Recalling back, is enough to make one cry.
If you spent a lot of time doing something which you find it meaningless. Now is the time to change your lifestyle. Because one day maybe ten years later, you recall back what you are doing now. you will find it nice that you actually doing something you are interested and meaningful during the past ten years.
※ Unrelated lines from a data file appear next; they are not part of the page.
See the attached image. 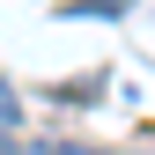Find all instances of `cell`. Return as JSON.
Instances as JSON below:
<instances>
[{
	"mask_svg": "<svg viewBox=\"0 0 155 155\" xmlns=\"http://www.w3.org/2000/svg\"><path fill=\"white\" fill-rule=\"evenodd\" d=\"M15 118H22V96H15L8 81H0V133H15Z\"/></svg>",
	"mask_w": 155,
	"mask_h": 155,
	"instance_id": "6da1fadb",
	"label": "cell"
},
{
	"mask_svg": "<svg viewBox=\"0 0 155 155\" xmlns=\"http://www.w3.org/2000/svg\"><path fill=\"white\" fill-rule=\"evenodd\" d=\"M118 8H126V0H74L67 15H118Z\"/></svg>",
	"mask_w": 155,
	"mask_h": 155,
	"instance_id": "7a4b0ae2",
	"label": "cell"
},
{
	"mask_svg": "<svg viewBox=\"0 0 155 155\" xmlns=\"http://www.w3.org/2000/svg\"><path fill=\"white\" fill-rule=\"evenodd\" d=\"M0 155H30V148H22V140H15V133H0Z\"/></svg>",
	"mask_w": 155,
	"mask_h": 155,
	"instance_id": "3957f363",
	"label": "cell"
}]
</instances>
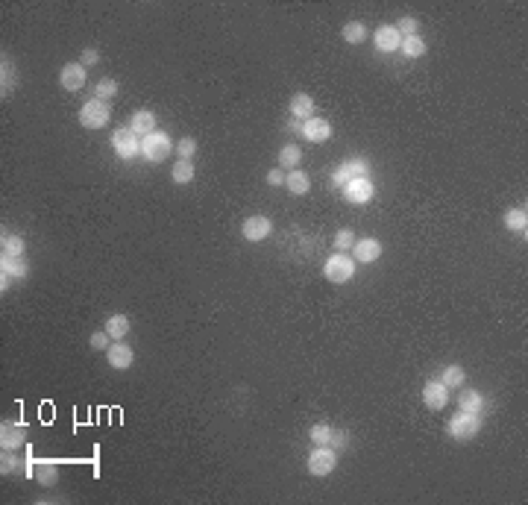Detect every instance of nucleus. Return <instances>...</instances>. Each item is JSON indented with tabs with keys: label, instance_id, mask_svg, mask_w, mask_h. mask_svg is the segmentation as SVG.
<instances>
[{
	"label": "nucleus",
	"instance_id": "f257e3e1",
	"mask_svg": "<svg viewBox=\"0 0 528 505\" xmlns=\"http://www.w3.org/2000/svg\"><path fill=\"white\" fill-rule=\"evenodd\" d=\"M323 277L335 285H344L355 277V259L346 256V252H332L323 265Z\"/></svg>",
	"mask_w": 528,
	"mask_h": 505
},
{
	"label": "nucleus",
	"instance_id": "f03ea898",
	"mask_svg": "<svg viewBox=\"0 0 528 505\" xmlns=\"http://www.w3.org/2000/svg\"><path fill=\"white\" fill-rule=\"evenodd\" d=\"M446 432L452 441H472L481 432V414H470V411H458L452 420H449Z\"/></svg>",
	"mask_w": 528,
	"mask_h": 505
},
{
	"label": "nucleus",
	"instance_id": "7ed1b4c3",
	"mask_svg": "<svg viewBox=\"0 0 528 505\" xmlns=\"http://www.w3.org/2000/svg\"><path fill=\"white\" fill-rule=\"evenodd\" d=\"M173 147H176V144L170 141V136H168V133H159V129L141 138V156H144L147 162H153V164H159V162L168 159Z\"/></svg>",
	"mask_w": 528,
	"mask_h": 505
},
{
	"label": "nucleus",
	"instance_id": "20e7f679",
	"mask_svg": "<svg viewBox=\"0 0 528 505\" xmlns=\"http://www.w3.org/2000/svg\"><path fill=\"white\" fill-rule=\"evenodd\" d=\"M109 118H112V106L103 100H94V97L80 109V124L85 129H103L109 124Z\"/></svg>",
	"mask_w": 528,
	"mask_h": 505
},
{
	"label": "nucleus",
	"instance_id": "39448f33",
	"mask_svg": "<svg viewBox=\"0 0 528 505\" xmlns=\"http://www.w3.org/2000/svg\"><path fill=\"white\" fill-rule=\"evenodd\" d=\"M335 467H338V453L332 447H314L311 449V455H308V473L311 476H329V473H335Z\"/></svg>",
	"mask_w": 528,
	"mask_h": 505
},
{
	"label": "nucleus",
	"instance_id": "423d86ee",
	"mask_svg": "<svg viewBox=\"0 0 528 505\" xmlns=\"http://www.w3.org/2000/svg\"><path fill=\"white\" fill-rule=\"evenodd\" d=\"M112 150L118 153V159H135L138 153H141V138L132 133V129L126 127H120L112 133Z\"/></svg>",
	"mask_w": 528,
	"mask_h": 505
},
{
	"label": "nucleus",
	"instance_id": "0eeeda50",
	"mask_svg": "<svg viewBox=\"0 0 528 505\" xmlns=\"http://www.w3.org/2000/svg\"><path fill=\"white\" fill-rule=\"evenodd\" d=\"M449 400H452V391H449L440 379H428L426 388H423V402L428 411H443Z\"/></svg>",
	"mask_w": 528,
	"mask_h": 505
},
{
	"label": "nucleus",
	"instance_id": "6e6552de",
	"mask_svg": "<svg viewBox=\"0 0 528 505\" xmlns=\"http://www.w3.org/2000/svg\"><path fill=\"white\" fill-rule=\"evenodd\" d=\"M300 136L305 141H311V144H323V141H329V136H332V124H329L326 118L311 115L308 120L300 124Z\"/></svg>",
	"mask_w": 528,
	"mask_h": 505
},
{
	"label": "nucleus",
	"instance_id": "1a4fd4ad",
	"mask_svg": "<svg viewBox=\"0 0 528 505\" xmlns=\"http://www.w3.org/2000/svg\"><path fill=\"white\" fill-rule=\"evenodd\" d=\"M373 194H376V189H373L370 177H358V180H352V182L344 185V197H346V203H352V206L370 203Z\"/></svg>",
	"mask_w": 528,
	"mask_h": 505
},
{
	"label": "nucleus",
	"instance_id": "9d476101",
	"mask_svg": "<svg viewBox=\"0 0 528 505\" xmlns=\"http://www.w3.org/2000/svg\"><path fill=\"white\" fill-rule=\"evenodd\" d=\"M352 259L358 265H373V261L382 259V241L379 238H358L352 244Z\"/></svg>",
	"mask_w": 528,
	"mask_h": 505
},
{
	"label": "nucleus",
	"instance_id": "9b49d317",
	"mask_svg": "<svg viewBox=\"0 0 528 505\" xmlns=\"http://www.w3.org/2000/svg\"><path fill=\"white\" fill-rule=\"evenodd\" d=\"M358 177H367V162H364V159H346L344 164H340V168H335L332 185H340V189H344L346 182L358 180Z\"/></svg>",
	"mask_w": 528,
	"mask_h": 505
},
{
	"label": "nucleus",
	"instance_id": "f8f14e48",
	"mask_svg": "<svg viewBox=\"0 0 528 505\" xmlns=\"http://www.w3.org/2000/svg\"><path fill=\"white\" fill-rule=\"evenodd\" d=\"M273 233V224H270V217H264V215H252L244 221V226H241V235H244L247 241H252V244H258V241H264Z\"/></svg>",
	"mask_w": 528,
	"mask_h": 505
},
{
	"label": "nucleus",
	"instance_id": "ddd939ff",
	"mask_svg": "<svg viewBox=\"0 0 528 505\" xmlns=\"http://www.w3.org/2000/svg\"><path fill=\"white\" fill-rule=\"evenodd\" d=\"M59 85L65 92H80L85 89V68L80 62H65L59 71Z\"/></svg>",
	"mask_w": 528,
	"mask_h": 505
},
{
	"label": "nucleus",
	"instance_id": "4468645a",
	"mask_svg": "<svg viewBox=\"0 0 528 505\" xmlns=\"http://www.w3.org/2000/svg\"><path fill=\"white\" fill-rule=\"evenodd\" d=\"M30 441V432L24 423H3L0 426V447L3 449H21Z\"/></svg>",
	"mask_w": 528,
	"mask_h": 505
},
{
	"label": "nucleus",
	"instance_id": "2eb2a0df",
	"mask_svg": "<svg viewBox=\"0 0 528 505\" xmlns=\"http://www.w3.org/2000/svg\"><path fill=\"white\" fill-rule=\"evenodd\" d=\"M106 361H109V367H115V370H129L132 361H135V353H132V347H126L124 341H112L106 350Z\"/></svg>",
	"mask_w": 528,
	"mask_h": 505
},
{
	"label": "nucleus",
	"instance_id": "dca6fc26",
	"mask_svg": "<svg viewBox=\"0 0 528 505\" xmlns=\"http://www.w3.org/2000/svg\"><path fill=\"white\" fill-rule=\"evenodd\" d=\"M373 45H376L379 53H393V50H399L402 36H399V30H396L393 24H382L376 30V36H373Z\"/></svg>",
	"mask_w": 528,
	"mask_h": 505
},
{
	"label": "nucleus",
	"instance_id": "f3484780",
	"mask_svg": "<svg viewBox=\"0 0 528 505\" xmlns=\"http://www.w3.org/2000/svg\"><path fill=\"white\" fill-rule=\"evenodd\" d=\"M32 479L44 488H53L59 482V467L53 464L50 458H41V461H32Z\"/></svg>",
	"mask_w": 528,
	"mask_h": 505
},
{
	"label": "nucleus",
	"instance_id": "a211bd4d",
	"mask_svg": "<svg viewBox=\"0 0 528 505\" xmlns=\"http://www.w3.org/2000/svg\"><path fill=\"white\" fill-rule=\"evenodd\" d=\"M129 129H132V133H135L138 138L156 133V115H153L150 109H138V112H132V118H129Z\"/></svg>",
	"mask_w": 528,
	"mask_h": 505
},
{
	"label": "nucleus",
	"instance_id": "6ab92c4d",
	"mask_svg": "<svg viewBox=\"0 0 528 505\" xmlns=\"http://www.w3.org/2000/svg\"><path fill=\"white\" fill-rule=\"evenodd\" d=\"M288 112H291L294 120H300V124H302V120H308V118H311V112H314V97L305 94V92H296V94L291 97Z\"/></svg>",
	"mask_w": 528,
	"mask_h": 505
},
{
	"label": "nucleus",
	"instance_id": "aec40b11",
	"mask_svg": "<svg viewBox=\"0 0 528 505\" xmlns=\"http://www.w3.org/2000/svg\"><path fill=\"white\" fill-rule=\"evenodd\" d=\"M27 273H30V268H27V261H24V256H3L0 252V277H9V279H27Z\"/></svg>",
	"mask_w": 528,
	"mask_h": 505
},
{
	"label": "nucleus",
	"instance_id": "412c9836",
	"mask_svg": "<svg viewBox=\"0 0 528 505\" xmlns=\"http://www.w3.org/2000/svg\"><path fill=\"white\" fill-rule=\"evenodd\" d=\"M15 89H18V68H15L12 59L3 56L0 59V94L9 97Z\"/></svg>",
	"mask_w": 528,
	"mask_h": 505
},
{
	"label": "nucleus",
	"instance_id": "4be33fe9",
	"mask_svg": "<svg viewBox=\"0 0 528 505\" xmlns=\"http://www.w3.org/2000/svg\"><path fill=\"white\" fill-rule=\"evenodd\" d=\"M0 473H3V476L32 473V467H30V461L18 458V449H3V458H0Z\"/></svg>",
	"mask_w": 528,
	"mask_h": 505
},
{
	"label": "nucleus",
	"instance_id": "5701e85b",
	"mask_svg": "<svg viewBox=\"0 0 528 505\" xmlns=\"http://www.w3.org/2000/svg\"><path fill=\"white\" fill-rule=\"evenodd\" d=\"M505 226H508L514 235L525 238V233H528V212H525V206L508 208V212H505Z\"/></svg>",
	"mask_w": 528,
	"mask_h": 505
},
{
	"label": "nucleus",
	"instance_id": "b1692460",
	"mask_svg": "<svg viewBox=\"0 0 528 505\" xmlns=\"http://www.w3.org/2000/svg\"><path fill=\"white\" fill-rule=\"evenodd\" d=\"M285 185H288V191L296 194V197H305L308 191H311V180H308V173L305 171H288V177H285Z\"/></svg>",
	"mask_w": 528,
	"mask_h": 505
},
{
	"label": "nucleus",
	"instance_id": "393cba45",
	"mask_svg": "<svg viewBox=\"0 0 528 505\" xmlns=\"http://www.w3.org/2000/svg\"><path fill=\"white\" fill-rule=\"evenodd\" d=\"M194 173H197V168H194V162L191 159H179L170 168V177H173V182L176 185H188V182H194Z\"/></svg>",
	"mask_w": 528,
	"mask_h": 505
},
{
	"label": "nucleus",
	"instance_id": "a878e982",
	"mask_svg": "<svg viewBox=\"0 0 528 505\" xmlns=\"http://www.w3.org/2000/svg\"><path fill=\"white\" fill-rule=\"evenodd\" d=\"M106 332H109L112 341H124L126 332H129V317L126 314H112L106 321Z\"/></svg>",
	"mask_w": 528,
	"mask_h": 505
},
{
	"label": "nucleus",
	"instance_id": "bb28decb",
	"mask_svg": "<svg viewBox=\"0 0 528 505\" xmlns=\"http://www.w3.org/2000/svg\"><path fill=\"white\" fill-rule=\"evenodd\" d=\"M300 162H302V150L296 144H285L279 150V168L282 171H296L300 168Z\"/></svg>",
	"mask_w": 528,
	"mask_h": 505
},
{
	"label": "nucleus",
	"instance_id": "cd10ccee",
	"mask_svg": "<svg viewBox=\"0 0 528 505\" xmlns=\"http://www.w3.org/2000/svg\"><path fill=\"white\" fill-rule=\"evenodd\" d=\"M440 382L452 391V388H461L467 382V370L461 367V365H449V367H443V373H440Z\"/></svg>",
	"mask_w": 528,
	"mask_h": 505
},
{
	"label": "nucleus",
	"instance_id": "c85d7f7f",
	"mask_svg": "<svg viewBox=\"0 0 528 505\" xmlns=\"http://www.w3.org/2000/svg\"><path fill=\"white\" fill-rule=\"evenodd\" d=\"M458 409L461 411H470V414H481V409H484V397H481V394L478 391H464V394H461V397H458Z\"/></svg>",
	"mask_w": 528,
	"mask_h": 505
},
{
	"label": "nucleus",
	"instance_id": "c756f323",
	"mask_svg": "<svg viewBox=\"0 0 528 505\" xmlns=\"http://www.w3.org/2000/svg\"><path fill=\"white\" fill-rule=\"evenodd\" d=\"M0 247H3V256H24V250H27V244H24V238L21 235H6L3 233V238H0Z\"/></svg>",
	"mask_w": 528,
	"mask_h": 505
},
{
	"label": "nucleus",
	"instance_id": "7c9ffc66",
	"mask_svg": "<svg viewBox=\"0 0 528 505\" xmlns=\"http://www.w3.org/2000/svg\"><path fill=\"white\" fill-rule=\"evenodd\" d=\"M364 39H367V27L361 24V21H349V24H344V41L346 45H361Z\"/></svg>",
	"mask_w": 528,
	"mask_h": 505
},
{
	"label": "nucleus",
	"instance_id": "2f4dec72",
	"mask_svg": "<svg viewBox=\"0 0 528 505\" xmlns=\"http://www.w3.org/2000/svg\"><path fill=\"white\" fill-rule=\"evenodd\" d=\"M308 441H311L314 447H326L329 441H332V426L329 423H314L311 429H308Z\"/></svg>",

-p.s this post is for you, zac (myself) xD


Wednesday, January 12, 2011

What can i say~? i had an exam today. Did not really do well for that, screwed up. Pretty disappointed and upset. I studied till late hour last night, but end up i was blank in staring at my paper. I think i have not study enough, this is not my best shot. Where's the usual me? I bet still sleeping in my lala-land. left with my only hope in feb, final paper. I got to work damn hard for that. Hope i can push myself to persevere. Like what the olden day where people said :"
台上十分钟,台下十年功"
I really understand that. Sitting on the exam room was really short and fast. Time flies in there, everyone trying their very best in answering the question which appeared in front of their eyes. No one dare to waste their time in thinking things other than the exam questions. During the short and fast period, what we need is the things we learnt in our daily life. I really have to work hard, really.

是我太懒惰,我得勤劳点

Tuesday, January 11, 2011

Quited my blog for months. Didn't really know what to post, however there is a sudden urge of blogging again. I have no idea why, just feel like doing it (?) loL! If i want to ask myself why i want to create my blog again, i think by tomorrow i still don't have an answer for it? So let's ignore this question. Blog is somewhere i can say stuffs to myself, and also to you guys who are reading now if i ever give you my blog link. I shall get the ball rolling, let me start with the things i did today. Basically, i have my class today. Woke up in the morning around 7 plus to get myself prepare for school. Seriously, the weather was so freaking cold. I like this kind of weather, really. Cold wind blew towards me when i came out of my bathroom. It's like going for an vacation in Genting. The weather makes me really lazy; don't want to change my clothes, don't feel like eating my breakfast and don't feel like going to school. But luckily, i got myself up to school. Recalling back, it's really weird when i was still deciding whether i want to attend class today even i had stepped out of my house. Everything is the same in class, had my lesson and blablabla. During class, the air-conditioner was really driving me to sleep. It's a nice condition to get myself to sleep. Therefore, i passed my time with my mind hanging in the air. After a few hours and the class ended, met my friends and went for our dinner in Swensens. What we did there, i shall not go in depth. so blablabla. And finally back home with the "want-to-blog" feeling, and so now i am here.